** DATA TO EXAMINE follows **

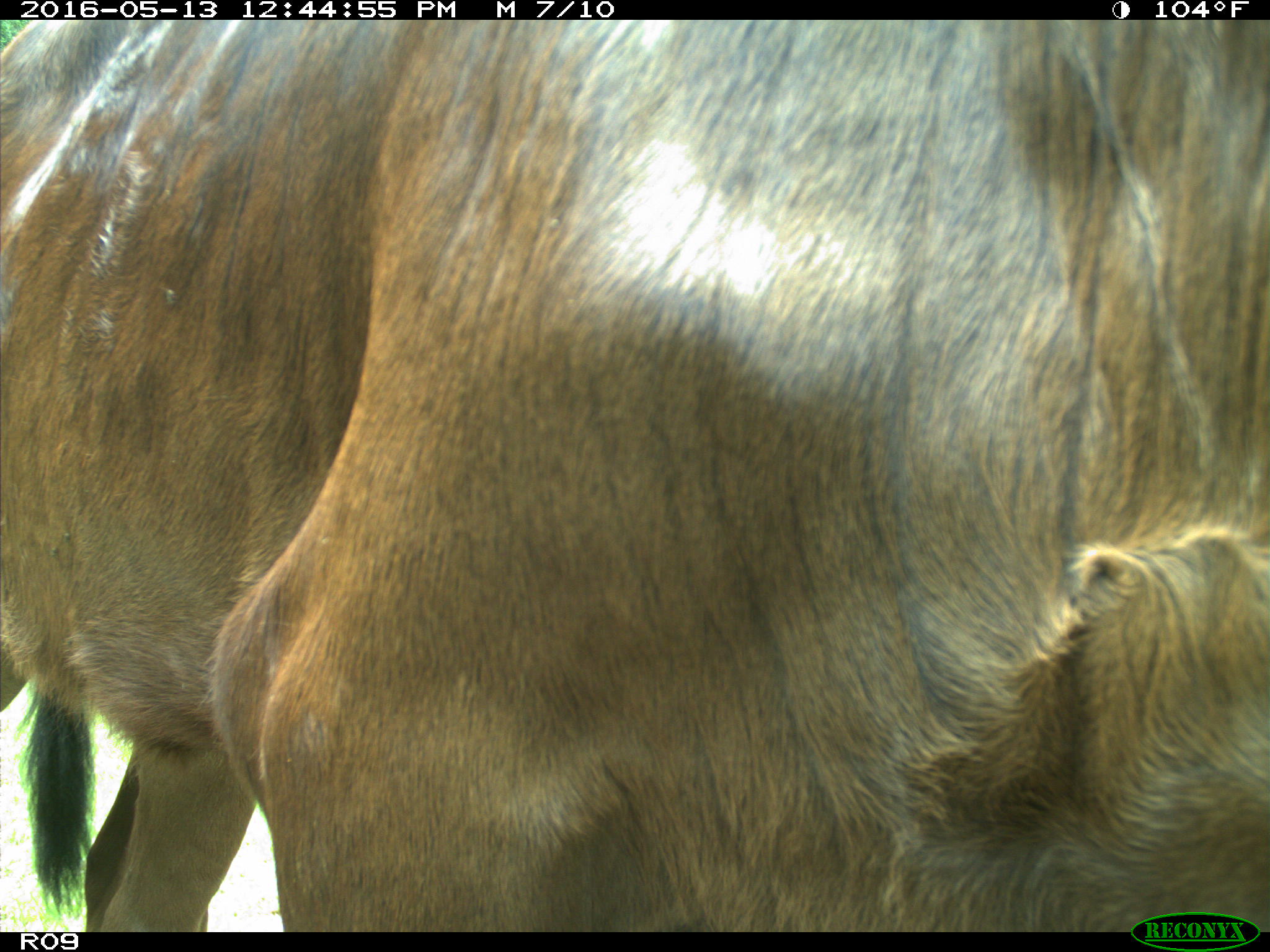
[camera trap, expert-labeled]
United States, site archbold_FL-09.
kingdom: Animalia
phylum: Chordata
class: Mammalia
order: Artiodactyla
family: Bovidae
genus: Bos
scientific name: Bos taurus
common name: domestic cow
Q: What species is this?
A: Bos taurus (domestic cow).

** End of DATA TO EXAMINE **
** DATA TO EXAMINE follows **

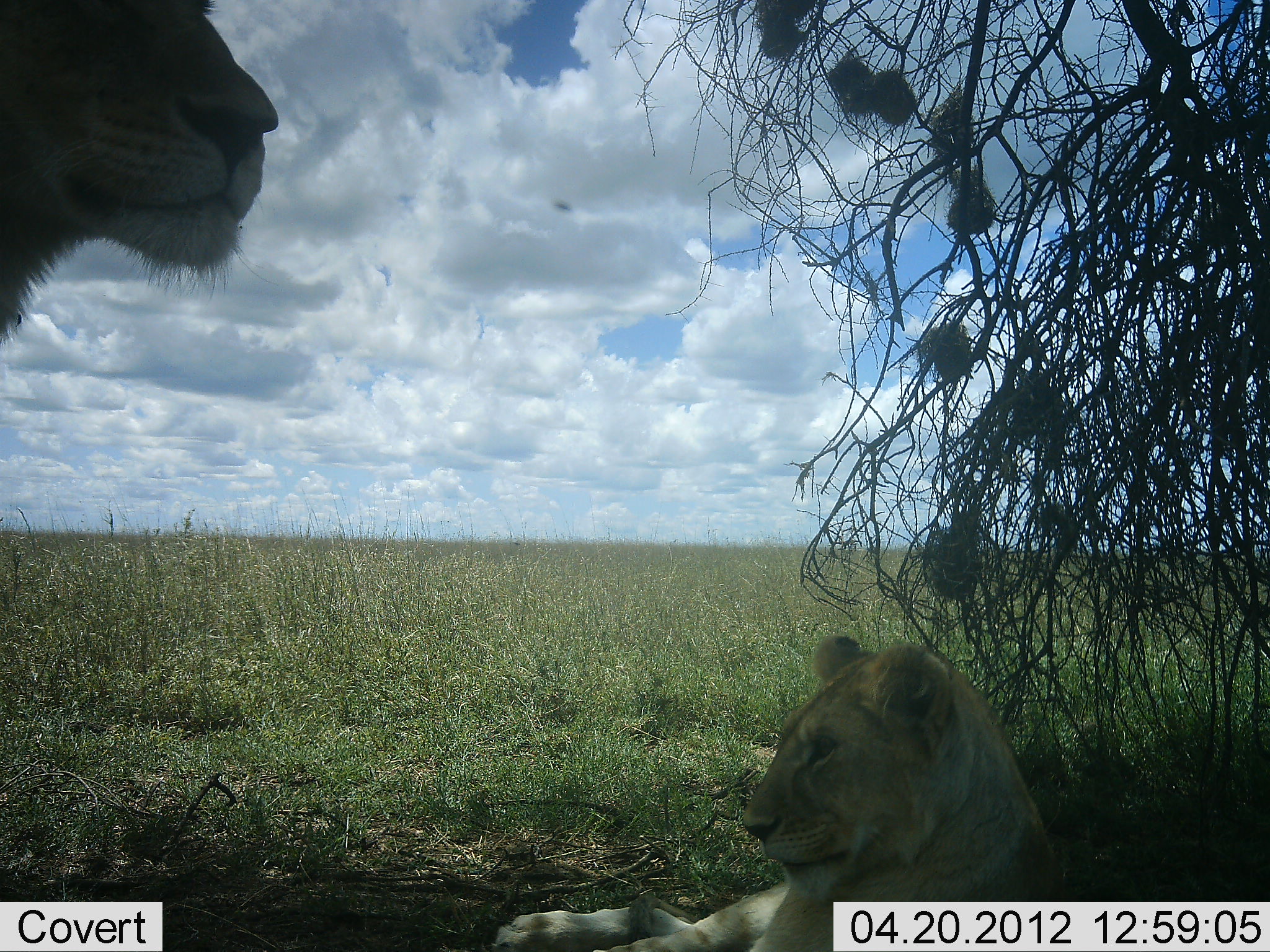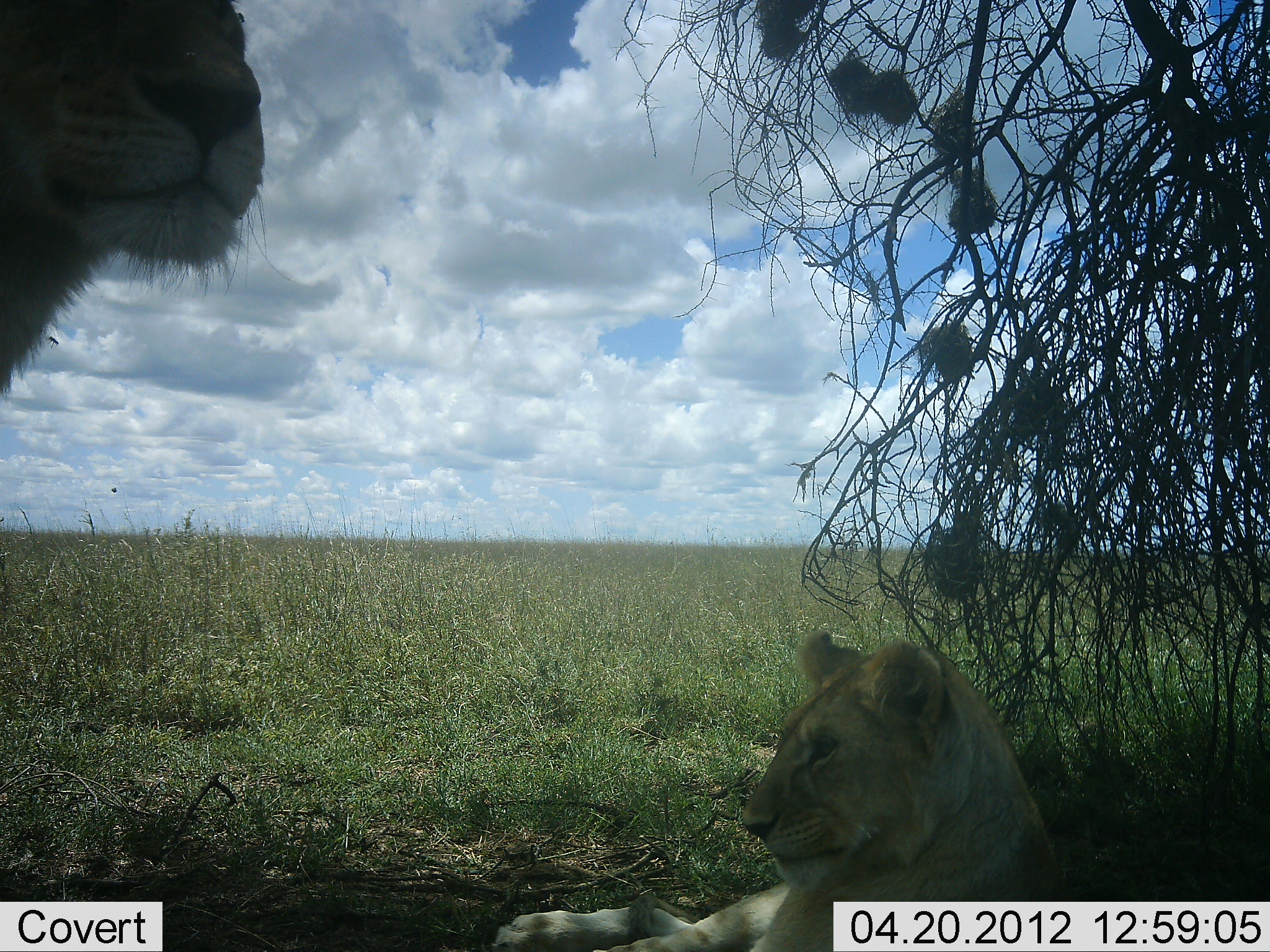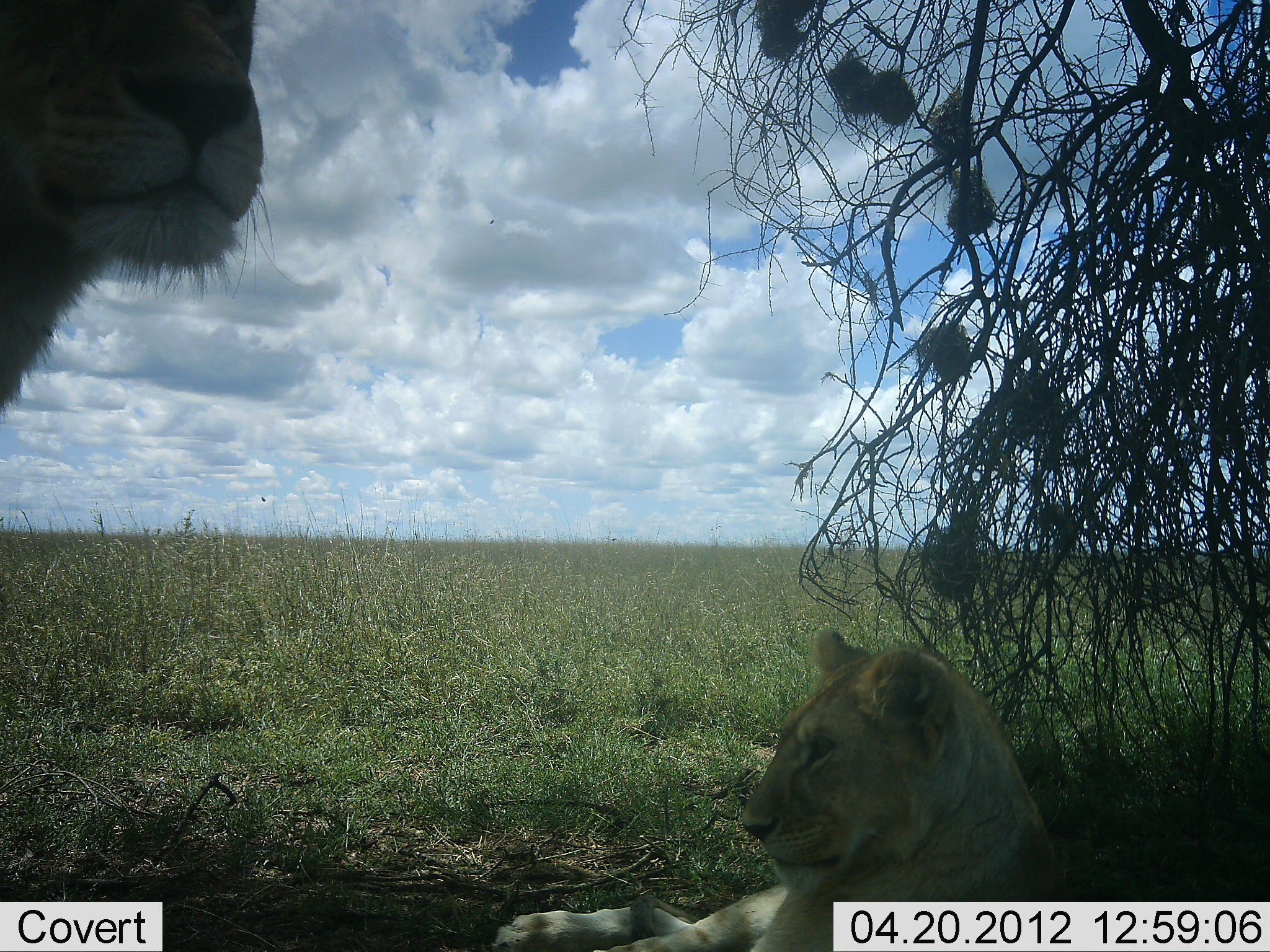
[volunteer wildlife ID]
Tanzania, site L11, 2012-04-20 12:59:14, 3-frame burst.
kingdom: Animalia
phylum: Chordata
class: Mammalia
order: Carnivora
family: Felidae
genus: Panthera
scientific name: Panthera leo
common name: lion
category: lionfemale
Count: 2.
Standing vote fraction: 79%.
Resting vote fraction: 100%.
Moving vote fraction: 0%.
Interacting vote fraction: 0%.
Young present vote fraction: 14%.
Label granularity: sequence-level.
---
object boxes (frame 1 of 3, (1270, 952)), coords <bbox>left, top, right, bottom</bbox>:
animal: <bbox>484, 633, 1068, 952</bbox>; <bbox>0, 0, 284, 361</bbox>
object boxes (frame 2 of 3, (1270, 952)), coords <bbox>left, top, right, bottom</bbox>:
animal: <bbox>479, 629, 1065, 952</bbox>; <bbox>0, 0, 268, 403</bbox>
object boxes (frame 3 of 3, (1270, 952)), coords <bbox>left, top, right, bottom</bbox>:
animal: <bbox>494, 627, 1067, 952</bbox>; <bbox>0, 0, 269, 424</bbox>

** End of DATA TO EXAMINE **

[TASK ITEM]: Begin at the line that has "order: Artiodactyla" in the entries above; stop after the line that has "A: Bos taurus (domestic cow).". Transcribe exactly those lines and no others.

[YOUR RESPONSE]:
order: Artiodactyla
family: Bovidae
genus: Bos
scientific name: Bos taurus
common name: domestic cow
Q: What species is this?
A: Bos taurus (domestic cow).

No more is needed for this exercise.